Adrien Guihal a aussi été administrateur du site et du forum djihadiste Ansar al-Haqq, entre 2006 et 2010. Décrit comme un « psychopathe » par une ancienne connaissance, il a rallié la Syrie en voiture, au début de 2015, avec un petit groupe, dont Fabien Clain. Avant d’être arrêté par les Kurdes, Adrien Guihal faisait partie des djihadistes français à « neutraliser » en Syrie.

Brisard : »Ils doivent répondre de leurs actes »

Parmi les derniers à avoir été capturés ou s’être rendus aux forces kurdes, ces dernières semaines : Quentin Le Brun, 30 ans, tarnois de naissance. Visage christique, accent du sud-ouest, l’homme s’était fait remarquer en novembre 2014 dans une vidéo de propagande où, aux côtés de deux autres compatriotes, il appelait les nouvelles recrues de Daech à brûler leur passeport français. Le Brun, alias Abou Oussama al-Firansi, affirme avoir travaillé comme graphiste dans la branche médiatique de l’EI et n’avoir jamais combattu.

« Il est très important que ces individus comparaissent devant la justice française. Ils doivent répondre de leurs actes, en particulier de leur rôle dans la chaîne d’organisation de certains attentats en France », souligne Jean-Charles Brisard, président du Centre d’analyse du terrorisme. Par ailleurs, quelques-uns d’entre eux connaissent très bien les frères Clain et les ont côtoyés en Syrie. Ils sont susceptibles de livrer des informations capitales sur ces derniers. »

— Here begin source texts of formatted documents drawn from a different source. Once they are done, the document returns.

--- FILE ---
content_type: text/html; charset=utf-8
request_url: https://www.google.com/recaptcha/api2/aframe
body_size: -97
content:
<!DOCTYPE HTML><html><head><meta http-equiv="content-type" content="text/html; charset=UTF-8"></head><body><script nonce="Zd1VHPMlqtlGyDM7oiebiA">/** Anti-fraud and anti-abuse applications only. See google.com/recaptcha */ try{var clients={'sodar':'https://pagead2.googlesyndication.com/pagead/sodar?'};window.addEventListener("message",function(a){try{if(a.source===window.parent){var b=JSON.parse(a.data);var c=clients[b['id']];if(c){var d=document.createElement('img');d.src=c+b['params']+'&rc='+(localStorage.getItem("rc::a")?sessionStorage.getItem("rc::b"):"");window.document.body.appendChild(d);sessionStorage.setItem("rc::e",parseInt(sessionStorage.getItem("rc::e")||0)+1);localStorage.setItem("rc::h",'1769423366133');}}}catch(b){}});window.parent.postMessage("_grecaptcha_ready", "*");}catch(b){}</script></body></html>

Actuellement, environ 250 autres terroristes français se trouveraient encore dispersés dans la zone irako-syrienne. Quelques dizaines d’entre eux auraient été récemment transférées, sous escorte française, en Irak. Pour ensuite être exfiltrés vers la France ? À voir. Ces derniers mois, plusieurs dizaines d’autres Français étaient retranchées dans la poche d’Idleb, au nord-ouest de la Syrie. Dans ce dernier bastion tenu par le groupe djihadiste Hayat tahrir al-Sham, émanation d’Al-Qaeda, se trouveraient notamment des recrues du prédicateur niçois Omar Diaby, alias Omar Omsen. Selon nos informations, des petits groupes familiaux seraient bloqués dans plusieurs villes, dont Azaz, au nord de la Syrie, dans l’espoir de passer la frontière turque. Enfin, quelques familles sont actuellement prises au piège, avec les frères Clain, dans le réduit de Baghouz, ultime retranchement de Daech dans le désert syrien.